-------- EXTRAIT DE PAGE --------

Les pompiers en action après un des bombardements de Kiev. Aris Messinis/AFP

« C’est par la conquête que se fondent les empires », Ibn Khaldoun, al-Muqaddima (Les Prolégomènes), 1377.

Le président de la fédération de Russie serait-il un lecteur assidu d’Ibn Khaldoun ? Rien ne laisse le penser. Mais sa pratique du pouvoir, depuis son accession à la tête de la Russie au début des années 2000, le rapproche de la figure du sultan telle que décrite par Ibn Khaldoun. Selon le célèbre historien et précurseur de la sociologie dans le monde arabe, le souverain (le roi ou le sultan) doit faire usage de la force afin de maintenir la cohésion de l’État. Le président de la Russie a certes été réélu plusieurs fois, mais les élections en Russie restent entachées d’irrégularités et de nombreuses difficultés se dressent devant les candidats opposés à la politique du Kremlin (inégalité de l’accès à l’espace médiatique, difficultés d’enregistrement des candidats, pour ne citer que quelques exemples).

Quant au plus célèbre opposant russe, Alexeï Navalny, il est actuellement en détention et risque, en plus de son actuelle peine de prison, de passer encore jusqu’à dix ans derrière les barreaux – s’il ne meurt pas empoisonné entre-temps –, au terme d’un simulacre de procès de l’avis de la quasi-totalité des observateurs. Ainsi, c’est une pratique de plus en plus autoritaire du pouvoir qui caractérise le président russe.

Si l’actuelle guerre menée en Ukraine risque de considérablement affaiblir la Russie sur la scène internationale, les sanctions imposées par les pays occidentaux n’ont jamais fait plier aucun despote. Un autre pays également dirigé d’une main de fer par un autre despote lui fournira toujours une aide. Syrie actuelle, Irak baassiste, Cuba castriste, etc., l’histoire récente nous fournit quelques exemples. Ainsi, la Russie pourra toujours compter sur l’amitié « solide comme un roc » (sic) de la République populaire de Chine. Si la Russie est à présent décrite comme isolée sur la scène internationale, elle continuera à entretenir des relations importantes avec de nombreux pays, de l’Inde à Israël, pour des raisons tant économiques que stratégiques. Mais intéressons-nous surtout à la situation intérieure du pays.

-------- ENTRÉES FOURNIES --------

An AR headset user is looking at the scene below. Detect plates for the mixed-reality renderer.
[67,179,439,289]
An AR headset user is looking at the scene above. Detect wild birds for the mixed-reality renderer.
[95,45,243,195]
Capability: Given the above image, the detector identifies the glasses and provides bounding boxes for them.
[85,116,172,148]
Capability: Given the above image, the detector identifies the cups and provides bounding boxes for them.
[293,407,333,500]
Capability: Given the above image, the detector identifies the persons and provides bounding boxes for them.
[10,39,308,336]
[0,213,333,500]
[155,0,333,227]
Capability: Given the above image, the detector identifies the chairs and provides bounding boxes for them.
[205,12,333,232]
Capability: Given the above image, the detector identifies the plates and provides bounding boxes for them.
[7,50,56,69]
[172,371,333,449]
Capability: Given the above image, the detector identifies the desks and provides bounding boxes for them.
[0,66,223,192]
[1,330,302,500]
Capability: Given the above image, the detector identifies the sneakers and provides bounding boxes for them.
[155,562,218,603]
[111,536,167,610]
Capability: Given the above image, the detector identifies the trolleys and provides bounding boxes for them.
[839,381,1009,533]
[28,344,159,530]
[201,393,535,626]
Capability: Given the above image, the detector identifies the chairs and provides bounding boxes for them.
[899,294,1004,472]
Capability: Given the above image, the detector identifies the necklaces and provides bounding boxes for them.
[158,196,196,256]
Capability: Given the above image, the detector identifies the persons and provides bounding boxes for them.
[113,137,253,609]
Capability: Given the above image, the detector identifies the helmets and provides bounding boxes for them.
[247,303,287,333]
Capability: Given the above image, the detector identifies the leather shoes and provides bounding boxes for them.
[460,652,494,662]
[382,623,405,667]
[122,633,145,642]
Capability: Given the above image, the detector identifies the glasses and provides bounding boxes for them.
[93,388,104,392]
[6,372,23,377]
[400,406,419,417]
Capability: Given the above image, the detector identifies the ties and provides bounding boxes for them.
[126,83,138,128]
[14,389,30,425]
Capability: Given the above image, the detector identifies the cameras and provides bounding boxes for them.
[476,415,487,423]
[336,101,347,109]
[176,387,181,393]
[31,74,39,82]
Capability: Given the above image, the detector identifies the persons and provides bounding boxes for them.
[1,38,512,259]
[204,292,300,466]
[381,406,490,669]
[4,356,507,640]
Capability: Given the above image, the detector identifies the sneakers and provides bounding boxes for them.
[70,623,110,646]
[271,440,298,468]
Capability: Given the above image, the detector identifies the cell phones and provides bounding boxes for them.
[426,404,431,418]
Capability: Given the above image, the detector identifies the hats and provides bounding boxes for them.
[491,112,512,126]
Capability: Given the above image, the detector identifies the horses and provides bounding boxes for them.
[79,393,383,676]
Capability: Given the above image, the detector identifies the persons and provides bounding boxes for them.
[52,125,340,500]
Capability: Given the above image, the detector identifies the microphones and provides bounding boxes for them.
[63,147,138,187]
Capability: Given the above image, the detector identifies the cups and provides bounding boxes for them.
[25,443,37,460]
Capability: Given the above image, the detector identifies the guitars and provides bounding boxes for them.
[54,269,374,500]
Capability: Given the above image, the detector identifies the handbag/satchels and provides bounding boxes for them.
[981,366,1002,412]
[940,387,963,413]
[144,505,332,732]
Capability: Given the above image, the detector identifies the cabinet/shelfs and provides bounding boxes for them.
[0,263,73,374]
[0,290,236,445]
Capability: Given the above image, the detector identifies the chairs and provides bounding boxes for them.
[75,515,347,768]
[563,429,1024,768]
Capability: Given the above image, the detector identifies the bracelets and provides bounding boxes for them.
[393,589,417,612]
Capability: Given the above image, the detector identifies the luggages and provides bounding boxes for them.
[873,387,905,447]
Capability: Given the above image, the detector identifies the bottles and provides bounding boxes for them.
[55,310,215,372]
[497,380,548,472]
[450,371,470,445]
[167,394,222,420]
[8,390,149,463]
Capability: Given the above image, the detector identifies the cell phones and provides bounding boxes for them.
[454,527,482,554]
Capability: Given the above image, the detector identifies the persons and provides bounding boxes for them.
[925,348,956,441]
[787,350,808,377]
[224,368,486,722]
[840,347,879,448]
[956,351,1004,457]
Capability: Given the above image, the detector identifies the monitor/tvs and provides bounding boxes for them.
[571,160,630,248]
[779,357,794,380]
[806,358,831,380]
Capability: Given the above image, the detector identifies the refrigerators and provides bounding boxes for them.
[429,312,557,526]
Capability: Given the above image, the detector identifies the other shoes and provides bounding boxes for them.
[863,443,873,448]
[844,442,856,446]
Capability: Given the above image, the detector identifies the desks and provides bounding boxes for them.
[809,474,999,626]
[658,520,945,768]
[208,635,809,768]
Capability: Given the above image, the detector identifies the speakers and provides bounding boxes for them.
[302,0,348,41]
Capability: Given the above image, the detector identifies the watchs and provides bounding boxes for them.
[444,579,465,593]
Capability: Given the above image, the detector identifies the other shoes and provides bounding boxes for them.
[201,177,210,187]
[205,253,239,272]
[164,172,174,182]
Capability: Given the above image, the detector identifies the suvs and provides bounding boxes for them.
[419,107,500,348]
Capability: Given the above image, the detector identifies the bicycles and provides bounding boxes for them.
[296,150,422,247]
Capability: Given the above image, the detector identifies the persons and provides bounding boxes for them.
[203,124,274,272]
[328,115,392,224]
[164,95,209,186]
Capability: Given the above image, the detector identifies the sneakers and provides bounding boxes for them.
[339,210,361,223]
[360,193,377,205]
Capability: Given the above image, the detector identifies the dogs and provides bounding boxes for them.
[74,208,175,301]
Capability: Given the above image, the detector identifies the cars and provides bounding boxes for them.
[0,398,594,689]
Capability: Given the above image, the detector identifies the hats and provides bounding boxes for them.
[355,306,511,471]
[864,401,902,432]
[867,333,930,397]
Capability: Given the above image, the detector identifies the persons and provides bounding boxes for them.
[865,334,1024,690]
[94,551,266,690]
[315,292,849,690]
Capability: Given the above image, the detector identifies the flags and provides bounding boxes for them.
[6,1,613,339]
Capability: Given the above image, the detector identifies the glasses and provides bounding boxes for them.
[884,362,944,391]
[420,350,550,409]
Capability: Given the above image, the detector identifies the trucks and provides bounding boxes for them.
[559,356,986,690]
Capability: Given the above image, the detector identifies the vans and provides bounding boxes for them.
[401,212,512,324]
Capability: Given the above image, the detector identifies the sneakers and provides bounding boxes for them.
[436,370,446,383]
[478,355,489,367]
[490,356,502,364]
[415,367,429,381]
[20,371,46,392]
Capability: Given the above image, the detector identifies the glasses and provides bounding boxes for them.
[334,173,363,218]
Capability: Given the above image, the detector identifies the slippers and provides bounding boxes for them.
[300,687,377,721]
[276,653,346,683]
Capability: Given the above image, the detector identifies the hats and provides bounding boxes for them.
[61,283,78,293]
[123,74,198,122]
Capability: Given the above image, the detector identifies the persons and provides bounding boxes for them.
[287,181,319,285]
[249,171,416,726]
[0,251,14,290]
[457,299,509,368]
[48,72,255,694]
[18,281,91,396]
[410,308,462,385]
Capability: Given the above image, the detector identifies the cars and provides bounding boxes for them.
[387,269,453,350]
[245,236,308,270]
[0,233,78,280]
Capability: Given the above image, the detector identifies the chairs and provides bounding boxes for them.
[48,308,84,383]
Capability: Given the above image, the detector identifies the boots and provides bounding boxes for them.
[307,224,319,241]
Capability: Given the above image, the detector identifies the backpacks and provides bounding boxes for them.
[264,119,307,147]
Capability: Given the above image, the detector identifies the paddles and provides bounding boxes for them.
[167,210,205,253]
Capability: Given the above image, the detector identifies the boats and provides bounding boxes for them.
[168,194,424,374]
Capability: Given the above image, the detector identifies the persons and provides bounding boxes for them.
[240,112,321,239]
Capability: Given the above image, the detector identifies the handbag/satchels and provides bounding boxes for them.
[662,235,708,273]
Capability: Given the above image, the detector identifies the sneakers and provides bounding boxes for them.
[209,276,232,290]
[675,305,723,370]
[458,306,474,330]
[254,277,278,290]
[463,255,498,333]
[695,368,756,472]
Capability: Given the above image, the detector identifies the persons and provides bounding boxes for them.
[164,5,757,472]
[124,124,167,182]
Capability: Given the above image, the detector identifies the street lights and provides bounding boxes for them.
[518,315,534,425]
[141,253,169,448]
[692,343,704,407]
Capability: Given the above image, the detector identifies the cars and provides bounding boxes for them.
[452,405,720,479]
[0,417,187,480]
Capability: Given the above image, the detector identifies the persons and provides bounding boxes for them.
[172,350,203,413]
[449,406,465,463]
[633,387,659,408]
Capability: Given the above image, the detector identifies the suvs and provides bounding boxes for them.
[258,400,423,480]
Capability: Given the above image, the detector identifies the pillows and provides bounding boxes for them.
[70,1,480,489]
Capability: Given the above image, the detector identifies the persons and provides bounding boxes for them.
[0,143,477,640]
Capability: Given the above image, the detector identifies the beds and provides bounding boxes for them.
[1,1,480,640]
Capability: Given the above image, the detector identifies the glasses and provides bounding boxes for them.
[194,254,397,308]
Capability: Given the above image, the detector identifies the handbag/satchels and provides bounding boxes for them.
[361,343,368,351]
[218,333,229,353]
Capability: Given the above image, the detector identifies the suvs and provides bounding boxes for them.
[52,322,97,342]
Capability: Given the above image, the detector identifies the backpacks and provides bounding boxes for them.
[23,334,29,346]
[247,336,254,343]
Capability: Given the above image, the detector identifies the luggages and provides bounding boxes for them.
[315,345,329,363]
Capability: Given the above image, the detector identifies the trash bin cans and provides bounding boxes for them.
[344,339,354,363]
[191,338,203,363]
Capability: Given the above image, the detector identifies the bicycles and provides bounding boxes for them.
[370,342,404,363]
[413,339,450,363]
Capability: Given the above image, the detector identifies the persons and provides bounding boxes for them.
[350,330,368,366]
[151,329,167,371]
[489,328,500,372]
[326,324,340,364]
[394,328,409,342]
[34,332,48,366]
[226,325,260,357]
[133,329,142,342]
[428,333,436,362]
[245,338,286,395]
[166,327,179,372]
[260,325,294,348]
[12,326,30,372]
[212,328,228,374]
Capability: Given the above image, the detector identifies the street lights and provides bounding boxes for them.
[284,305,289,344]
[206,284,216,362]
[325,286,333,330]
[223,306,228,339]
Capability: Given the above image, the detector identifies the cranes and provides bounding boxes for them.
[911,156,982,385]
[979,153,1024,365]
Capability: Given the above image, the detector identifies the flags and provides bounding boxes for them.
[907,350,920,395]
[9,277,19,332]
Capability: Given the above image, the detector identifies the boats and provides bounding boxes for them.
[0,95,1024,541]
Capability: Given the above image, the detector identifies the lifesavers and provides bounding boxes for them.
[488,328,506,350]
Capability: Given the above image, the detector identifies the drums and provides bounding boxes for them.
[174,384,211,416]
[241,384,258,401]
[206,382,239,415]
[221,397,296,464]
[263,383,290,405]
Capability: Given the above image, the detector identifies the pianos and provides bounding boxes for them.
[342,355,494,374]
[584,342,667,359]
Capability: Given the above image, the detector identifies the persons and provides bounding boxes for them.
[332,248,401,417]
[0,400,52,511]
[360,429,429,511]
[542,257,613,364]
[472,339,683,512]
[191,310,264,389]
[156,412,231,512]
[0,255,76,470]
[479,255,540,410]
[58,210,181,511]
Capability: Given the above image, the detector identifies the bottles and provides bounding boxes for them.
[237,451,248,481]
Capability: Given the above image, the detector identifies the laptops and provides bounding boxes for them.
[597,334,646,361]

--------

TÂCHE DEMANDÉE 1:
Recopiez tout ce qui va de « Si l’actuelle guerre » jusqu'à « intérieure du pays. » dans l'extrait de page.
TÂCHE DEMANDÉE 2:
Expliquez en une à trois phrases pourquoi, d'après l'extrait de page, les sanctions imposées par les pays occidentaux n'ont jamais fait plier aucun despote.
Les enregistrements forment un matériau distinct de l'extrait de page.

RÉPONSE FINALE 1:
Si l’actuelle guerre menée en Ukraine risque de considérablement affaiblir la Russie sur la scène internationale, les sanctions imposées par les pays occidentaux n’ont jamais fait plier aucun despote. Un autre pays également dirigé d’une main de fer par un autre despote lui fournira toujours une aide. Syrie actuelle, Irak baassiste, Cuba castriste, etc., l’histoire récente nous fournit quelques exemples. Ainsi, la Russie pourra toujours compter sur l’amitié « solide comme un roc » (sic) de la République populaire de Chine. Si la Russie est à présent décrite comme isolée sur la scène internationale, elle continuera à entretenir des relations importantes avec de nombreux pays, de l’Inde à Israël, pour des raisons tant économiques que stratégiques. Mais intéressons-nous surtout à la situation intérieure du pays.

RÉPONSE FINALE 2:
Un autre pays, lui aussi dirigé d'une main de fer par un despote, lui fournira toujours une aide. L'extrait cite comme exemples récents la Syrie actuelle, l'Irak baassiste et Cuba castriste. Dans le cas de la Russie, ce soutien viendra de la République populaire de Chine.